Por desgracia, estos miembros eran la minoría. La mayoría se parecían más al Zhang Han actual: personas que masacraban para obtener el poder del Depósito Divino, inventando excusas o, en algunos casos, ni siquiera molestándose en hacerlo antes de matar.

A estos últimos, Jiang Li no les mostraba piedad alguna, erradicándolos por completo.

Con la limpieza de la Secta del Depósito Divino completada, el siguiente paso era arrancar de raíz a los Demonios del Mundo Exterior ocultos en las Nueve Provincias.

Jiang Li ya tenía un plan general en mente.

Primero, necesitaba una píldora.

……

El mejor lugar para la alquimia en las Nueve Provincias era, sin duda, la Cima de Refinado de Píldoras de la Secta Dao. El Núcleo Dorado Nueve Pliegues que tenía Jiang Li, capaz de otorgar ascensión instantánea a plena luz del día, había sido elaborado por el Maestro de la Cima de Refinado de Píldoras.

Antes incluso de llegar a la cima, Jiang Li pudo escuchar al Maestro de la Cima, Su Wei, discutiendo acaloradamente con alguien a la distancia.

—He estado refinando píldoras toda mi vida, ¿y me vienes a decir que mi técnica está mal? ¿Acaso dices que puedes hacerlo mejor que yo? —El habitualmente apacible Su Wei estaba ahora dando saltos de rabia.

No era para menos. Su Wei era conocido por su carácter tranquilo… pero eso era porque no le interesaba nada fuera de la alquimia. ¿Ahora venían a criticar sus habilidades? ¿Cómo no iba a enfurecerse?

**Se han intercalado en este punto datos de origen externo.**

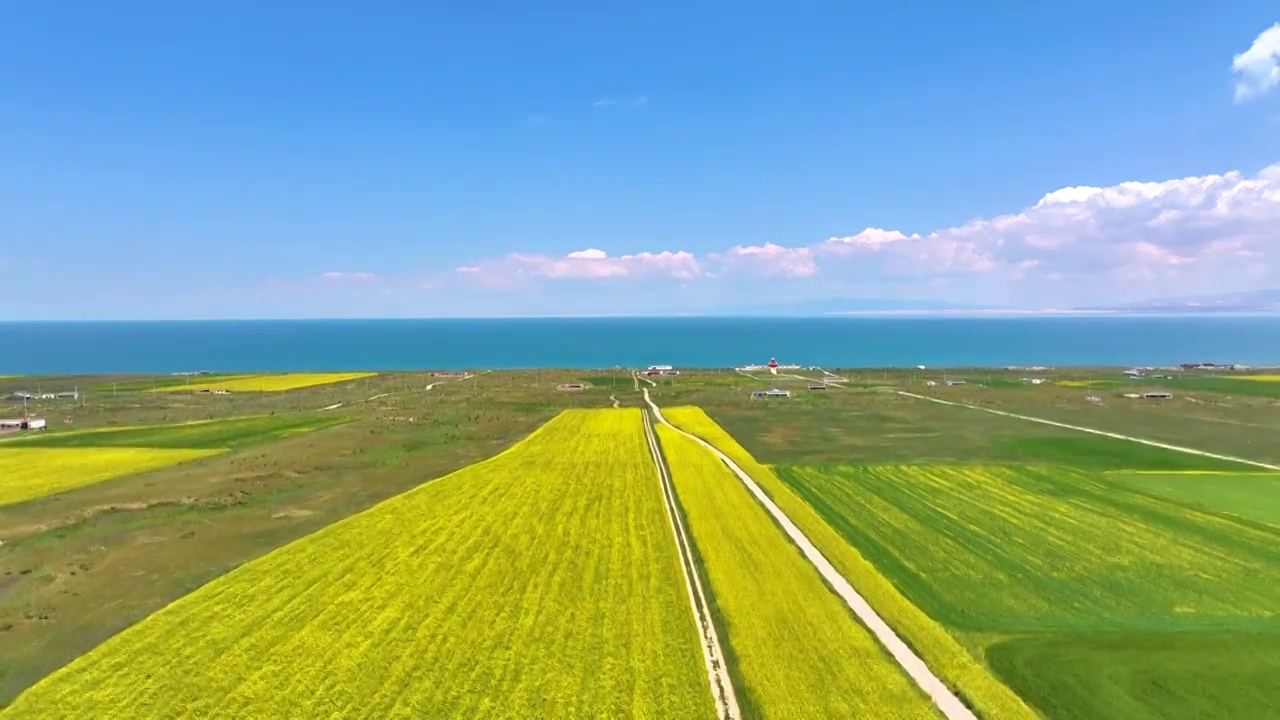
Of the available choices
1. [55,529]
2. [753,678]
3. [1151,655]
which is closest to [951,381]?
[1151,655]

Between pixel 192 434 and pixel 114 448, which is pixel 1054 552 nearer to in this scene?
pixel 114 448

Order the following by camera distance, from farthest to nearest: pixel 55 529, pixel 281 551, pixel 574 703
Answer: pixel 55 529 < pixel 281 551 < pixel 574 703

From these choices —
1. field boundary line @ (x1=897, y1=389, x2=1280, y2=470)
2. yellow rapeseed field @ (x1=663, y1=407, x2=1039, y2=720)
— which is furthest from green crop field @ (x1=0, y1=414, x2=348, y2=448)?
field boundary line @ (x1=897, y1=389, x2=1280, y2=470)

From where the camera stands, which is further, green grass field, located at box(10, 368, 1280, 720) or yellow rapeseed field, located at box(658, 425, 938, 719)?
green grass field, located at box(10, 368, 1280, 720)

—¡Con tu técnica mediocre, yo podría hacerlo mejor con los ojos cerrados!

—¡Entonces compitamos! Refinaremos las básicas Píldoras Nutritivas: cien porciones de materiales cada uno. ¡Gana quien produzca las de mayor calidad! Si me superas, puedes quedarte con mi puesto de Maestro de la Cima; ¡pero si gano yo, tendrás que ayudarme dócilmente en la alquimia!

Su oponente se burló:
—¿Quién quiere ser Maestro de la Cima? Cambiemos la apuesta. Si yo gano, serás mi ayudante para avivar el fuelle.

—¡Hecho!

—¡Hecho!

Jiang Li se sintió intrigado. Las habilidades alquímicas de Su Wei eran legendarias. Era la máxima autoridad en alquimia de las Nueve Provincias, y cualquier cultivador que estudiara el refinado de píldoras debía leer sus tres obras clásicas: Píldora, Horno y Llama.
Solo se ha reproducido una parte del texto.